THE PROBLEM -
Every record must appear in your reply exactly as written.

======== DATA TO EXAMINE ========

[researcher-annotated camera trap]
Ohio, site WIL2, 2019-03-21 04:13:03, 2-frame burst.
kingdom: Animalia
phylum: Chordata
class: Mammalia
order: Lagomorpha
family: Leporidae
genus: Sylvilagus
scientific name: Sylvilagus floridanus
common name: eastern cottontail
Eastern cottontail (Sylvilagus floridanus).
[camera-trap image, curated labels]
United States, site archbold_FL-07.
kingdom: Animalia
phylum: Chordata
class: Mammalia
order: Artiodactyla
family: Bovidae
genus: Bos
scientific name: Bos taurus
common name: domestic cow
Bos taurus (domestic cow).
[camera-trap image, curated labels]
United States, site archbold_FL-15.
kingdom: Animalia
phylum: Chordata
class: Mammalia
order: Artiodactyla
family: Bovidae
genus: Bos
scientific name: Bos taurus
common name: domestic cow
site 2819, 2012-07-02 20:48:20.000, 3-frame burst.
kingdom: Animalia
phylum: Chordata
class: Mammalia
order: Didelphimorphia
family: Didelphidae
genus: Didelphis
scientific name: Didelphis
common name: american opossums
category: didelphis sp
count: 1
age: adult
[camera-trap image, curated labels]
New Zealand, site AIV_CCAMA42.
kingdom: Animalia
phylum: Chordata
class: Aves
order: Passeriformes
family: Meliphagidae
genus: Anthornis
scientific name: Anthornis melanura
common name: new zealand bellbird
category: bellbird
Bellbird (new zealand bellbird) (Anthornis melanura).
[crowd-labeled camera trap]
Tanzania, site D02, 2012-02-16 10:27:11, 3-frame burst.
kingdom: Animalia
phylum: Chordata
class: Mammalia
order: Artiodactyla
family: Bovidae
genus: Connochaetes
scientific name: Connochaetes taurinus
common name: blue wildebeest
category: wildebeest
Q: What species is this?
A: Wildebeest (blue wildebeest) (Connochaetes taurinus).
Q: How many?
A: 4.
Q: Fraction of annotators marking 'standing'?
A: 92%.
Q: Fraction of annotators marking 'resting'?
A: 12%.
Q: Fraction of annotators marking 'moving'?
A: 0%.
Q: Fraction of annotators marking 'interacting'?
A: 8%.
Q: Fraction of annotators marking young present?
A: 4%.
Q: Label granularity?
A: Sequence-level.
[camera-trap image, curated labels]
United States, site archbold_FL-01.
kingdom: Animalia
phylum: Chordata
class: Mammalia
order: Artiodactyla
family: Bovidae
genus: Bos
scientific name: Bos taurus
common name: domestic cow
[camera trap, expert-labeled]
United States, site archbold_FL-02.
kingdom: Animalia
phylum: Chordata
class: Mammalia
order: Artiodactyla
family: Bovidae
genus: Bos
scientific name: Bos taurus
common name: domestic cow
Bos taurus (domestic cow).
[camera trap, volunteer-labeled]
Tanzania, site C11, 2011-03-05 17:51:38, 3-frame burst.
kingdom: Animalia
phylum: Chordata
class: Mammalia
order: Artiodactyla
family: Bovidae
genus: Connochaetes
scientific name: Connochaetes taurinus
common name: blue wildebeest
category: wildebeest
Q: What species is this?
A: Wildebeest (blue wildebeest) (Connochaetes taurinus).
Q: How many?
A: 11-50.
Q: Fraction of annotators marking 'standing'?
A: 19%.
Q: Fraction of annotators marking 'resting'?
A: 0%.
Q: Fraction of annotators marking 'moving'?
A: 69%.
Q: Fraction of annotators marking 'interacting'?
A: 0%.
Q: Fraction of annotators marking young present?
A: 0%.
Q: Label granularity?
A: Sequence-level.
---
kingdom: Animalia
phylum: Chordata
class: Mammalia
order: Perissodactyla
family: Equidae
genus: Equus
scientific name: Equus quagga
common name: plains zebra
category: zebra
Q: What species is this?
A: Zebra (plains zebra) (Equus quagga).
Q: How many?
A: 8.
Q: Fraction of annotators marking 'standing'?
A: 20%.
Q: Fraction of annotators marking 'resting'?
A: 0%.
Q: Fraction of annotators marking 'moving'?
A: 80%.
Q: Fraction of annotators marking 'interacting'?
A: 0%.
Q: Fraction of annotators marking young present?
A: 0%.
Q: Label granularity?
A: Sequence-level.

========

ANSWER FOR THE TASK -
[researcher-annotated camera trap]
Ohio, site WIL2, 2019-03-21 04:13:03, 2-frame burst.
kingdom: Animalia
phylum: Chordata
class: Mammalia
order: Lagomorpha
family: Leporidae
genus: Sylvilagus
scientific name: Sylvilagus floridanus
common name: eastern cottontail
Eastern cottontail (Sylvilagus floridanus).
[camera-trap image, curated labels]
United States, site archbold_FL-07.
kingdom: Animalia
phylum: Chordata
class: Mammalia
order: Artiodactyla
family: Bovidae
genus: Bos
scientific name: Bos taurus
common name: domestic cow
Bos taurus (domestic cow).
[camera-trap image, curated labels]
United States, site archbold_FL-15.
kingdom: Animalia
phylum: Chordata
class: Mammalia
order: Artiodactyla
family: Bovidae
genus: Bos
scientific name: Bos taurus
common name: domestic cow
site 2819, 2012-07-02 20:48:20.000, 3-frame burst.
kingdom: Animalia
phylum: Chordata
class: Mammalia
order: Didelphimorphia
family: Didelphidae
genus: Didelphis
scientific name: Didelphis
common name: american opossums
category: didelphis sp
count: 1
age: adult
[camera-trap image, curated labels]
New Zealand, site AIV_CCAMA42.
kingdom: Animalia
phylum: Chordata
class: Aves
order: Passeriformes
family: Meliphagidae
genus: Anthornis
scientific name: Anthornis melanura
common name: new zealand bellbird
category: bellbird
Bellbird (new zealand bellbird) (Anthornis melanura).
[crowd-labeled camera trap]
Tanzania, site D02, 2012-02-16 10:27:11, 3-frame burst.
kingdom: Animalia
phylum: Chordata
class: Mammalia
order: Artiodactyla
family: Bovidae
genus: Connochaetes
scientific name: Connochaetes taurinus
common name: blue wildebeest
category: wildebeest
Q: What species is this?
A: Wildebeest (blue wildebeest) (Connochaetes taurinus).
Q: How many?
A: 4.
Q: Fraction of annotators marking 'standing'?
A: 92%.
Q: Fraction of annotators marking 'resting'?
A: 12%.
Q: Fraction of annotators marking 'moving'?
A: 0%.
Q: Fraction of annotators marking 'interacting'?
A: 8%.
Q: Fraction of annotators marking young present?
A: 4%.
Q: Label granularity?
A: Sequence-level.
[camera-trap image, curated labels]
United States, site archbold_FL-01.
kingdom: Animalia
phylum: Chordata
class: Mammalia
order: Artiodactyla
family: Bovidae
genus: Bos
scientific name: Bos taurus
common name: domestic cow
[camera trap, expert-labeled]
United States, site archbold_FL-02.
kingdom: Animalia
phylum: Chordata
class: Mammalia
order: Artiodactyla
family: Bovidae
genus: Bos
scientific name: Bos taurus
common name: domestic cow
Bos taurus (domestic cow).
[camera trap, volunteer-labeled]
Tanzania, site C11, 2011-03-05 17:51:38, 3-frame burst.
kingdom: Animalia
phylum: Chordata
class: Mammalia
order: Artiodactyla
family: Bovidae
genus: Connochaetes
scientific name: Connochaetes taurinus
common name: blue wildebeest
category: wildebeest
Q: What species is this?
A: Wildebeest (blue wildebeest) (Connochaetes taurinus).
Q: How many?
A: 11-50.
Q: Fraction of annotators marking 'standing'?
A: 19%.
Q: Fraction of annotators marking 'resting'?
A: 0%.
Q: Fraction of annotators marking 'moving'?
A: 69%.
Q: Fraction of annotators marking 'interacting'?
A: 0%.
Q: Fraction of annotators marking young present?
A: 0%.
Q: Label granularity?
A: Sequence-level.
---
kingdom: Animalia
phylum: Chordata
class: Mammalia
order: Perissodactyla
family: Equidae
genus: Equus
scientific name: Equus quagga
common name: plains zebra
category: zebra
Q: What species is this?
A: Zebra (plains zebra) (Equus quagga).
Q: How many?
A: 8.
Q: Fraction of annotators marking 'standing'?
A: 20%.
Q: Fraction of annotators marking 'resting'?
A: 0%.
Q: Fraction of annotators marking 'moving'?
A: 80%.
Q: Fraction of annotators marking 'interacting'?
A: 0%.
Q: Fraction of annotators marking young present?
A: 0%.
Q: Label granularity?
A: Sequence-level.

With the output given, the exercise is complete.